Я давил в себе крик ужаса. Я старался смыть с лица мертвенный испуг этой подосланной водой из лохани. Кажется, это всё видел один только я. Гости с затуманенными пьяными глазами лишь метались от жара и мямлили что-то нечленораздельное.
От духоты и жары кружилась голова и я едва держался в сидячем положении. Я выскабливался из того состояния немого помешательства и трепета, что вызвал у меня натуральный вид моих собутыльников. Все эти хвосты, рты, соски, щупальца и жгутики, что касались меня, мелькали перед глазами. Я, казалось, больше никогда не увижу здоровое и нормальное тело человека, каким оно должно быть. Но среди этого едва ли антропоморфного ада чудовищ, я увидел живое, красное от пекла, человеческое тело. Женское. С земными формами. То была Аня. Она кричала до хрипоты и слёз. Просила открыть дверь.

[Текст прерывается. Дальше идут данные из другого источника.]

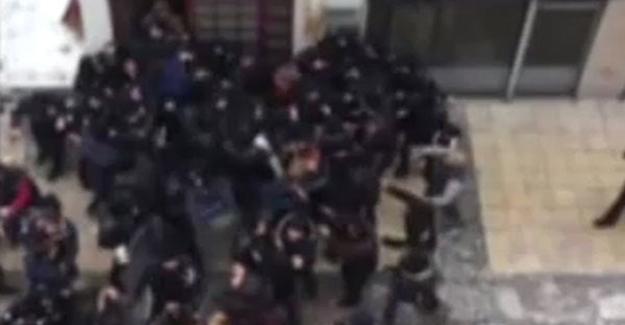 Kayseri'de HDP binasına saldırı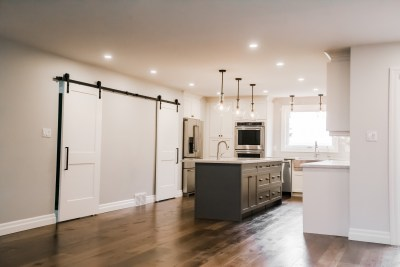 Hollow Timber, Custom Bars, Condo Renos, Feature Walls, Custom Showers, Fire Places, Kitchen Back Splashes, Wine Cellars-85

– Я дышать не могу! Открывайте! – она топала ногами и создавал ещё больший обжигающий ветер.
– Осторожнее, там собаки. – произнёс Миша, раскрывая все свои пасти, а после всеми ими он ухмыльнулся.
Я упал бы, не будь плотно прижат к лавке. У меня на коленях сидела Настя. Красные воспалённые присоски на её щупальцеобразных руках и груди, прилипали ко мне. Влажные и ледяные чешуйчатые бёдра холодили мои распаренные ноги. А её грузный хвост обвивал меня за спину и живот.
Дверь в баню приоткрыли. Пар повалил наружу. Ночная прохлада тонкой струйкой подула мне в лицо и немного привела в чувства. Глоток воздуха, чёткая картинка. Все вновь обрели свои человеческие лица. Один рот, две руки и ноги, белые груди и задницы. Но ощущения остались. Я продолжал чувствовать хвосты, щупальца, чешуйки.
Нагая Аня, задыхаясь, выскочила на двор, и Миша закрыл дверь. Перемешал угли в печи, долил воды. Прежде чем пар повалил с новой силой, я услышал пронизитильный женский визг снаружи. А за ним последовали хлюпанья, чавканье и болезный жуткий скулёж. Это были подъямыши, что сбежались собирать объедки под нашим столом. Алик, Гера и Ислом подскочили со своих мест, качаясь от перегрева, и хватаясь за разгорячённые деревянные стенки.
– Я же сказал, собаки. – Миша задвинул массивную щеколду и загородил дверь.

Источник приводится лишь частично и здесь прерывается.